Top of Source data
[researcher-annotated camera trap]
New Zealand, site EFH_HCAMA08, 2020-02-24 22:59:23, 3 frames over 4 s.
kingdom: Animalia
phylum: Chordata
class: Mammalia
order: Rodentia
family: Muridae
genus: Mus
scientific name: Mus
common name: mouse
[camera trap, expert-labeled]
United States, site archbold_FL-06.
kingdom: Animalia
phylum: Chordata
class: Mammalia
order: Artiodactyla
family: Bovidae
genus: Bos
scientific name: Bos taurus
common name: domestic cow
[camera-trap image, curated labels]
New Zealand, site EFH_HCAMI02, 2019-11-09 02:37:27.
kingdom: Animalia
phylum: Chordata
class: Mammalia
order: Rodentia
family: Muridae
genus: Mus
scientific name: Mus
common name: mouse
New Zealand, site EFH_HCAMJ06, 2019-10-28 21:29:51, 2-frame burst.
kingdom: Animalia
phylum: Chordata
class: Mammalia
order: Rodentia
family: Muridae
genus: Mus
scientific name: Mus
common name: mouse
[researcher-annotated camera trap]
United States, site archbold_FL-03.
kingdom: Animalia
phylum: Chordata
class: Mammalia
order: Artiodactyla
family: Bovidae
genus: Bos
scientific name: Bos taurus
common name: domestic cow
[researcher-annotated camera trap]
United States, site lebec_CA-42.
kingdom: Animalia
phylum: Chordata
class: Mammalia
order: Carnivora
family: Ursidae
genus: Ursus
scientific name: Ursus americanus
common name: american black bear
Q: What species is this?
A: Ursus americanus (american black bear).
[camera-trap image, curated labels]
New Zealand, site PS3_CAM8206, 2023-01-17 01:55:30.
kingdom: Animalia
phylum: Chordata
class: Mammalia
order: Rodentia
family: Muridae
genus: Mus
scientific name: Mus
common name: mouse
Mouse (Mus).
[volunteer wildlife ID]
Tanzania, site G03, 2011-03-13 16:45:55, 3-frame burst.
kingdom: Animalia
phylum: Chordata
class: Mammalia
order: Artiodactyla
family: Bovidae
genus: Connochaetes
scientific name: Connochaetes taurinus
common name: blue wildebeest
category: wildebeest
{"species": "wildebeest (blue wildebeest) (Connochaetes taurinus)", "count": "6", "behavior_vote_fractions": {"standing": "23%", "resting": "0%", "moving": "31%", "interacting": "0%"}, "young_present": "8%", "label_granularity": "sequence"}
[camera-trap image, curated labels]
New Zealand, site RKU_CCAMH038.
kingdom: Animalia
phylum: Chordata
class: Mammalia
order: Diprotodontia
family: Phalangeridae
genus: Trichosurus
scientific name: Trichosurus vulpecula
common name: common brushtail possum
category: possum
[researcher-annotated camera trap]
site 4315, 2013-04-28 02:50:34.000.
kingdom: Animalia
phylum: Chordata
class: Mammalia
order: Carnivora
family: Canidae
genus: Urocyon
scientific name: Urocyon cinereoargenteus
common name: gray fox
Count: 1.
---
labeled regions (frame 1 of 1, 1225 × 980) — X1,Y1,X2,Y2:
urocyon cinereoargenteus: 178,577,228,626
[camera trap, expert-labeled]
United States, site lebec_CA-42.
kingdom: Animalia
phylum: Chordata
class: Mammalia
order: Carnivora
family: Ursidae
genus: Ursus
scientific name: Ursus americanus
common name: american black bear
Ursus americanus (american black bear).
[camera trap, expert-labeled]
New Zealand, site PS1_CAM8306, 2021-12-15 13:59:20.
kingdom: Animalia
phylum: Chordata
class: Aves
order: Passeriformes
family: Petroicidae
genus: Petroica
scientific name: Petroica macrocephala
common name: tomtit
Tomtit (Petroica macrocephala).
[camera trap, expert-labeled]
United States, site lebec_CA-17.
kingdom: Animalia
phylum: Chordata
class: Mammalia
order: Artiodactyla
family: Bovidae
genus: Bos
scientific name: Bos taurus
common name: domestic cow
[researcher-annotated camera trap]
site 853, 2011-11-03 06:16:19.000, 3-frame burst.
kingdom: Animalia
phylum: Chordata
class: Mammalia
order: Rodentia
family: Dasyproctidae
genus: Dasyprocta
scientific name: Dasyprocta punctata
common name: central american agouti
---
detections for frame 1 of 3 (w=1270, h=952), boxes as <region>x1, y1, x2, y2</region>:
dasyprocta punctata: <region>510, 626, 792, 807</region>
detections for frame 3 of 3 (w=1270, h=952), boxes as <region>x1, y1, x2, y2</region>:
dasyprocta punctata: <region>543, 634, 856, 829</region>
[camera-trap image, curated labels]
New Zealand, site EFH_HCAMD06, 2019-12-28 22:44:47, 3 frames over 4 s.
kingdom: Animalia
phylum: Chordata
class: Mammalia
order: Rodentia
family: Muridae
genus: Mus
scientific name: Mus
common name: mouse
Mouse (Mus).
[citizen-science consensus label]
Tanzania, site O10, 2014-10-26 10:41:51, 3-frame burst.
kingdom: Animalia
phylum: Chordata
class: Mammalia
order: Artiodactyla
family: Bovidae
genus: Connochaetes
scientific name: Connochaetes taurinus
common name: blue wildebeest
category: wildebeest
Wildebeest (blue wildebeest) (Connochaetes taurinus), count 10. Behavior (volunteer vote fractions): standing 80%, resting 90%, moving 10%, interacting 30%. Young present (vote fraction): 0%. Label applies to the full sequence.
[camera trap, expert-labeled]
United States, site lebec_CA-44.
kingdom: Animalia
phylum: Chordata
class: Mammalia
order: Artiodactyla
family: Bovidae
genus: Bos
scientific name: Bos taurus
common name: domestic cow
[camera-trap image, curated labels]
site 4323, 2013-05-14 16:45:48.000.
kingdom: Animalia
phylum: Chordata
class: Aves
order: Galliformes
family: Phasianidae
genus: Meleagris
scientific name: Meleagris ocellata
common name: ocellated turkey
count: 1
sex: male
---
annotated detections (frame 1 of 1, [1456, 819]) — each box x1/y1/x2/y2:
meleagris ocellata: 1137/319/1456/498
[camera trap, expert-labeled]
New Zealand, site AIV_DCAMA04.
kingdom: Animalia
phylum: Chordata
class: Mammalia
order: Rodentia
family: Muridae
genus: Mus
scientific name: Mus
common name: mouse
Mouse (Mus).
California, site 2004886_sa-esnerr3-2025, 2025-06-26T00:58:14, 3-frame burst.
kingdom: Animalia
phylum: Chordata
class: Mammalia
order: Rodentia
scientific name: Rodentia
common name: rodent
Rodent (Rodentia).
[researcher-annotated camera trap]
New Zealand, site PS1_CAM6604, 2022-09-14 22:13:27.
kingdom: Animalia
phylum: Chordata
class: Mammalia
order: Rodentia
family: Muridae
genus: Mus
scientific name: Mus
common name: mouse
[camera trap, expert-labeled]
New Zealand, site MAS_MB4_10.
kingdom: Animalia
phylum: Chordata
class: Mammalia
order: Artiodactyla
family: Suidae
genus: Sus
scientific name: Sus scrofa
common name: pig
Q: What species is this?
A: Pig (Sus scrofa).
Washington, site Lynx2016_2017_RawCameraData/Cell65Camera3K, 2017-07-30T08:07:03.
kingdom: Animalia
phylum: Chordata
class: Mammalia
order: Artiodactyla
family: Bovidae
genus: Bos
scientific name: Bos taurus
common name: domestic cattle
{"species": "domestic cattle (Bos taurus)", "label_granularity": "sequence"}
Bottom of Source data
Problem to solve. The answer should be a single number: how many lines of the entries hold "States".

Exercise answer. 6